All nodes are reading the data properly and they become healthy individually but the full cluster never become healthy. My cluster have 5 nodes and I saw 3 nodes healthy but eventually the operator starts to kill some pods and adding/deleting them from the seed-node svc.
My guess is the cluster is taking too much time to start and the operator try to fix it restarting some pods, but that is not working either.
I’m using the helm chart to configure everything and I didn’t see any key configuration to configure the operator. Can you help me here?
Sadly,
restoring from another cluster’s Medusa backup to K8ssandra is not yet supported in an automated fashion, we’re still working on it. Here be dragons if you try to do this manually, there are numbers of pitfalls, which I guess you’re experiencing.

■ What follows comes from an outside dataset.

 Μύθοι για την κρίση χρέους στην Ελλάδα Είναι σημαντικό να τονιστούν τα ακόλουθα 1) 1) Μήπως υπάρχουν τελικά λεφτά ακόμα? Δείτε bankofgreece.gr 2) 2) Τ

One interesting thing to look at would be the logs from the server-system-logger container from both nodes that seem healthy and nodes that don’t. There should be some messages there that can give us a better idea of what’s going on.
A few questions though:
Which sstables did you restore? All of them including the system ones?
Did you use the same cluster name, datacenter name and rack names (and assignements) for both the source and target clusters?
Did you clean up the commit log directories when you restored the sstables?
Edit cassandra container command to edit cassandra.yaml file with initial_tokens just before the command to run ‘/tini -g – /docker-entrypoint.sh mgmtapi’ command.
Apply CassandraDatacenter object with previous changes and wait until the cluster is up and healthy (this step created the PVC with the storage system and everything related)
Download medusa backup (I added a new sidecar container to help with the task), ignoring system keyspaces. (command: medusa download --ignore-system-keyspaces …)
Restore the schema from the backup (command: cqlsh --file backup/schema.cql
Move all SSTables from the backup to the data folder on the new table-UIDs (table UIDs changed because I applied the old schema). I didn’t restore system tables.
Restart the cluster.
At this point up to 3/5 nodes are healthy until the operator start to kill/restart pods.
The content of /var/log/cassandra/stdout.log and stderr.log don’t show any relevant information. Everything looks fine.
I just deleted all nodes and started the full cluster again to check for the logs.
Logs from the first node to start doesn’t show an error. It only restarted:
Notes:
I disabled authentication and authorization to make it simple for now.
The cluster is completely offline. No apps is trying to send queries to it.
Here the CassandraDatacenter object I’m using, after my changes:
What happens if instead of restarting the cluster in step 6, you instead call “nodetool refresh” on all Cassandra pods?
I’d really need the logs from the pods that fail to restart in order to understand what’s happening.
The logs from the cass-operator pod would help as well if you could upload them to a gist or something similar.
Hi,
I tried to do a nodetool refresh, as you suggested, and Cassandra started to crash. So I guess it could be a problem with Cassandra itself and not with the operator.
I still need to investigate further but it will take a while. I will post here again if I find an issue with the operator or a solution to my problem.
Any updates on this? I’ve had a couple unrecoverable crashes with the same pattern as this. To me, it seems like the liveness and readiness checks timeout are kicking in and killing the pods while Cassandra is still initializing. In out case, there’s an 800GB table that can take up to 2 hours to initialize and the pods are being restarted way before that.
2 hours seems like a lot of time for a startup. In any case, the liveness probes should only kick in after the pod was marked as ready, which doesn’t seem to be the case here since Cassandra didn’t start up yet.
Do you know what Cassandra is doing during those 2 hours? Could it be possible that it was OOM killed due to high memory consumption?
Any interesting warnings in the Cassandra logs while it is starting up?